● **BRIEF**
Copy the records that follow exactly, leaving nothing out.

● **THE RECORDS**
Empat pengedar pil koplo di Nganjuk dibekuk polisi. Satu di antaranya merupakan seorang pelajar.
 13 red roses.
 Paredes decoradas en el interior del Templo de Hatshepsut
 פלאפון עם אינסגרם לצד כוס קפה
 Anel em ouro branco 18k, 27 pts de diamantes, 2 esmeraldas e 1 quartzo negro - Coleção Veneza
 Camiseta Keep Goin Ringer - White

● **EXERCISE ANSWER**
Empat pengedar pil koplo di Nganjuk dibekuk polisi. Satu di antaranya merupakan seorang pelajar.
 13 red roses.
 Paredes decoradas en el interior del Templo de Hatshepsut
 פלאפון עם אינסגרם לצד כוס קפה
 Anel em ouro branco 18k, 27 pts de diamantes, 2 esmeraldas e 1 quartzo negro - Coleção Veneza
 Camiseta Keep Goin Ringer - White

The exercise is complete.